Under House Bill 8858, children as young as 12 could be tried for criminal offenses in family court. Those under 18 convicted of serious crimes would be incarcerated at Juvenile Reformatory Centers. The House of Representatives approved a final reading of the bill on January 28, 2019, and the Senate is expected to pass a similar bill before going on break on February 9. 

“If the Philippine Congress passes the bill lowering the age of criminal liability, they will be throwing many more Filipino children into a broken and debilitating system,” said Carlos Conde, Philippines researcher. “Legislators should drop the proposed law and refocus their energies on reforming existing government facilities for children or replacing them with better options.” 

Children’s rights advocates have long criticized local governments for failing to enforce the existing Juvenile Justice Welfare Act, which sets out the treatment children should receive in the justice system. Many government institutions for children, particularly Bahay Pagasa (House of Hope), place children in dire conditions of overcrowding, poor sanitation, and physical abuse. Human Rights Watch in June visited one such facility in Manila and found it poorly run and maintained. Water from the toilet leaked to the floors where dozens of children were sleeping, rust covered fenced cages in which children were locked up throughout the day, ventilation was poor, and many of the children had clear signs of skin infections, suggesting poor diet and sanitation. 
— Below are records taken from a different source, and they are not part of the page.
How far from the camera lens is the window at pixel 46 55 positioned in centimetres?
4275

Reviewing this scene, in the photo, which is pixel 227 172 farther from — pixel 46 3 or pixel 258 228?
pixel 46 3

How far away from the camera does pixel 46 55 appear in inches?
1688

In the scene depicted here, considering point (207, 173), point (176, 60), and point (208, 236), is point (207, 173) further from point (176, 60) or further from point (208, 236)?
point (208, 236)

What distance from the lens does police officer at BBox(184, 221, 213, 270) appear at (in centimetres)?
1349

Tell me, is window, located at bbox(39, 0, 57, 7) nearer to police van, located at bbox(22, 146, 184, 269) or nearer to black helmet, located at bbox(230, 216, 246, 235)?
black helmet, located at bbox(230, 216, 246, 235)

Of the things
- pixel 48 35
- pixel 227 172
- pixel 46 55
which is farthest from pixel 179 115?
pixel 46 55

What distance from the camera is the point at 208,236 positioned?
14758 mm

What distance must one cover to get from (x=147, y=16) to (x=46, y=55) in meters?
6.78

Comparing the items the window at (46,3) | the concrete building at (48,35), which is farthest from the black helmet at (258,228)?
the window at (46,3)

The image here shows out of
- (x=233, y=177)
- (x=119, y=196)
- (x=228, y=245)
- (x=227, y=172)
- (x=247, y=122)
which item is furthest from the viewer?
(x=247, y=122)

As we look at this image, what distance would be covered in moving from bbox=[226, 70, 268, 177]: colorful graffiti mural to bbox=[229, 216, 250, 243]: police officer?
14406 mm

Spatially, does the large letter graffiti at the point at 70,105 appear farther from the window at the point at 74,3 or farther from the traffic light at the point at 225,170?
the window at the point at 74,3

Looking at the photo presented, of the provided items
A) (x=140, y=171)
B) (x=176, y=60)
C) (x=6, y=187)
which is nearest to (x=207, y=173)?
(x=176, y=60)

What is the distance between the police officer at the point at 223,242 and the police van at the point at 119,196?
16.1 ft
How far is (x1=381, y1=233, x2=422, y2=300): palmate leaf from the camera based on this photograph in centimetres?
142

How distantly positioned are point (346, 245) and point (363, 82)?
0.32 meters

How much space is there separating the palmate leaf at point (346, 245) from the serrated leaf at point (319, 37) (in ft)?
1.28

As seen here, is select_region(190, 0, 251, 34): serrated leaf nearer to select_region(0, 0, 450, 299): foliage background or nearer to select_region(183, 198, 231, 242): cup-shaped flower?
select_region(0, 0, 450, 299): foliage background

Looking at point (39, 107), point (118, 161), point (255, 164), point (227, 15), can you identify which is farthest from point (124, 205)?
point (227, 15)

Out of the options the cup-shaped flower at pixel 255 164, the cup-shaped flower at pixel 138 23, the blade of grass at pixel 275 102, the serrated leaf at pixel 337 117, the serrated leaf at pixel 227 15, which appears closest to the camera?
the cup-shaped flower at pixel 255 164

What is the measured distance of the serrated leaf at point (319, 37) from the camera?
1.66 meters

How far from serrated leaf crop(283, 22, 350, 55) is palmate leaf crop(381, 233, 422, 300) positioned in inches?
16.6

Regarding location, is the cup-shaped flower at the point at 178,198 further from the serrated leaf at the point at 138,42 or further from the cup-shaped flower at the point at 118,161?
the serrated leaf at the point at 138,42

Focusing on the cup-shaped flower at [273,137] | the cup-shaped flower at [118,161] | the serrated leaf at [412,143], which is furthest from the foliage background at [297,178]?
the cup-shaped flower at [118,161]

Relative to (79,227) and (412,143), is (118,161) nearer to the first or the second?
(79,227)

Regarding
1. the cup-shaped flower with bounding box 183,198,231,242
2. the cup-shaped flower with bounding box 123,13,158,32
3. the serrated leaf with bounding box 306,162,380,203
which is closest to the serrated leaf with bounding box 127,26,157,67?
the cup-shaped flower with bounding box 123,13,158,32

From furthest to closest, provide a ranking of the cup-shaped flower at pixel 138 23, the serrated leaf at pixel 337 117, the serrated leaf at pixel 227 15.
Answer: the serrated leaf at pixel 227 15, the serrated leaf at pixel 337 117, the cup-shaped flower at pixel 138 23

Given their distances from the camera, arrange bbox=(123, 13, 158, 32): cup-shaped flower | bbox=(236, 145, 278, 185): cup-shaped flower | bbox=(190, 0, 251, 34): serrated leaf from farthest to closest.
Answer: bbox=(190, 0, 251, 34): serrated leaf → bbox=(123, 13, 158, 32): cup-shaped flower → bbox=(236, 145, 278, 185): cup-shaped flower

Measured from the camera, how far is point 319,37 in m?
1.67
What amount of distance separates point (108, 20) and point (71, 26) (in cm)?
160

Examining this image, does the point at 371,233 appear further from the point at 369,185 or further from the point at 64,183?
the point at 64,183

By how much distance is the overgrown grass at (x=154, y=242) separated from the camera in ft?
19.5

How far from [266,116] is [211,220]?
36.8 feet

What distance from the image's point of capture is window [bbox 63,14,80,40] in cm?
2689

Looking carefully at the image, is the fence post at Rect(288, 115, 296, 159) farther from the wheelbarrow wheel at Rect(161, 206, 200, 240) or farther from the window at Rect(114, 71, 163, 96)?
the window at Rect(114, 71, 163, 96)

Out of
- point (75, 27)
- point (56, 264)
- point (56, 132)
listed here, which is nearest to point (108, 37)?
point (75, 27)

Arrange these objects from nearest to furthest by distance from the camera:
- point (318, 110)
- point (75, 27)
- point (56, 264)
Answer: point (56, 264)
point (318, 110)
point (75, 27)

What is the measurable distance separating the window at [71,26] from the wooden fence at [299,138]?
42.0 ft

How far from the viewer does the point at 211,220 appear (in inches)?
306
A nine-year-old boy, arrested for sleeping in the street, joins other children in a Bahay Pagasa detention center in Manila, the same type of facility the Philippine government plans to use under a proposed new law that would lower the age of criminal responsibility.    © 2018 Carlos Conde/Human Rights Watch

President Rodrigo Duterte has called for lowering the age of criminal responsibility to stop drug and criminal syndicates from using young children to commit criminal acts. His abusive “war on drugs,” in which police and their agents have summarily executed thousands of drug suspects, has resulted in the deaths of more than 90 children, according to domestic children’s rights groups. Many children have ended up in these facilities for children under Duterte’s “drug war” and its related campaign against “loiterers”  because the children were caught in the streets after curfew or were not wearing shirts. The new law would mean that more and younger children would end up in many poorly managed facilities, Human Rights Watch said.

Under the proposed law, Bahay Pagasa will be the main “reformatory” institutions for child offenders. There are about 60 of these facilities around the country, most run by local governments. Many are in a state of disrepair and some are not functioning. The proposed law will turn these facilities over to the Department of Social Welfare and Development, and increase their budget.

Lowering the age of criminal responsibility to 12 would be contrary to the Philippines’ international legal obligations, Human Rights Watch said. The United Nations Committee on the Rights of the Child states in its draft general comment on juvenile justice that the age of criminal responsibility should be at least 14 and should under no circumstances be reduced if it has been set higher.

Under the Convention on the Rights of the Child, which the Philippines has ratified, the arrest, detention, or imprisonment of children should only be a last resort, and rehabilitation is a priority. Alternatives to detention are preferable to ensure that children are dealt with in a manner appropriate to their well-being and proportionate both to their circumstances and the offense. The alternatives include care, guidance and supervision orders, counseling, probation, foster care, and education and vocational training programs.

“The Philippine government should be looking for ways to improve the rehabilitation of children who have broken the law, not putting more and younger children in horrible detention facilities out of the public view,” Conde said. “There’s a broad range of steps to help troubled children that don’t involve locking them up.”